そもそも今思えば由乃はこれまで祐巳から名前で呼ばれたこと自体なかったのだ。

いきなり席を立って壁側に走って行き由乃は会議室の窓際に足をかけて祐巳を振り返った。
そして親指を立ててこういうのだった。

「…I can fly!」

そして由乃はなにの戸惑いもなく踏み切った。

「由乃さああああああああああああああああああああん!!!!」
「私の名前は島津由…て、えええええええええええええええええ!!!!!!?」

言い切ると同時に下から「え?!由乃さ…?!」という何処か聞いたことのある声の後べちゃっという雨にぬれた布団が落ちたような効果音がなる。
それは間違いなく尊い何かがこの世から消えた瞬間だった。

「うぅ、由乃さん…」

ガサ、ガサガサ。
何かが動く音がした後数秒もしないうちにすごい勢いで階段を上ってくる音がした。

ドン!という音と共に真っ青な表情の由乃さんが部屋に入ってきた。

「…由手さん!無事だったのね?!」

涙を流しながら由乃に祐巳は抱きつく。

「由『乃』よ!ていうか祐巳さん。
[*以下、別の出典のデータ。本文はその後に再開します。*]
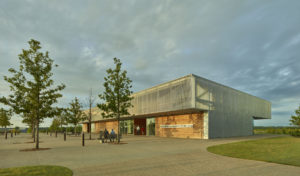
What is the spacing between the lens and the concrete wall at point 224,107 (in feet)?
76.8

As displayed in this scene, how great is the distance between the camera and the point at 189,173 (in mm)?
6578

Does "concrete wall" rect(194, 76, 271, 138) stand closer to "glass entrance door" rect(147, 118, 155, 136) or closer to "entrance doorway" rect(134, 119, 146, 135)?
"glass entrance door" rect(147, 118, 155, 136)

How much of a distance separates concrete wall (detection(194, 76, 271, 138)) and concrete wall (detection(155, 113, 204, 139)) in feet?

今明らかに私が名前言う前に私の名前言ってたでしょ!」
「違うよ、きっと命を賭しての由乃さんが行ったボディランゲージが私の奥に深く眠る記憶を呼び覚ます呼び水になったんだよ。」

「というより、そんなこと言ってる場合じゃないのよ。私…」
「ん?どうかしたの?」
「私…人殺しちゃったみたいなの…!」
「大丈夫よ、私も毎年夏ごろに蚊を何十匹とマチ針で壁に刺して殺してるから」
「規模が違うでしょ!規模が!」
「由乃さん!」
「な…なに?やっと聞いてくれるつもりになった?」
「蚊を馬鹿にしちゃダメだよ!確かに寝るときに部屋に入ってきたらまだ不審者のほうがましだっていうぐらいにまとわりついてくるし、トイレの花瓶の水の中に蚊達の子供のボウフラが大量に発生していたりするけど、それでも必死に生きてるんだよ、蚊も!そんなに必死に生きている命と人間の命とどれほどの大差があるというの?!きっと今の由乃さんの言葉はきっとマリア様も深く傷つけたし第一に由乃さん自身さえも汚す一言だよ!!!!」
「な、なんだってぇえええええええええええ?!」
「さ、マリア様にお祈りしましょう?きっと今ならまだ間に合うわ」
「えっ?あ、うん。じゃあ…」

由乃は祐巳のただならぬ迫力に負け膝を折り両手を合わせて祈りだした。

「ああ、マリア様、命を粗末にした私をお許しくださ「カシャカシャカシャカシャカシャカシャカシャカシャカシャ!!!!!!!!!!」…!!!?」
「あははははははははは九枚連続撮影で『黄薔薇の蕾の妹蚊に懺悔するポーズ』ゲットォ!」
「な??!!」
「ああ、マリア様、命を粗末にした私をお許しくださ(由乃の物真似)「きゃああああああああああああああああ」あははははははっははっははは!」

由乃の物真似を再現する祐巳に由乃は悲鳴に徹底交戦をするが、祐巳はそれさえも面白がる。

「あ!すごいよこれ!」
「今度は何よ!」

祐巳は携帯画面を由乃に見せる。

「こうやって九枚を順番に素早くプレビューすると…」
「すると?」
「動画に見える!」
「どうでもいい!!」
「あ〜、満足満足。大丈夫だって今消したし」

由乃は携帯を取り上げて中身を見てみたが確かにデータは消えていた。

「あ〜、よかった〜」

祐巳はとても満足げな顔をしながら流しまで紅茶をいれに行く。

「そうだ、お姉さまのたっか〜いブランド物ティーカップ使ってやろっと〜」
「あ、じゃあ私は志摩子さんのティーカップを…って臭ッ!銀杏臭ッ!やっぱり却下!もう江利子さまと聖さまと蓉子さまのカップ全部使っちゃおう!」

そういって一旦志摩子のカップを地べたに置いて三薔薇のカップを取り出してそれも地べたに置く。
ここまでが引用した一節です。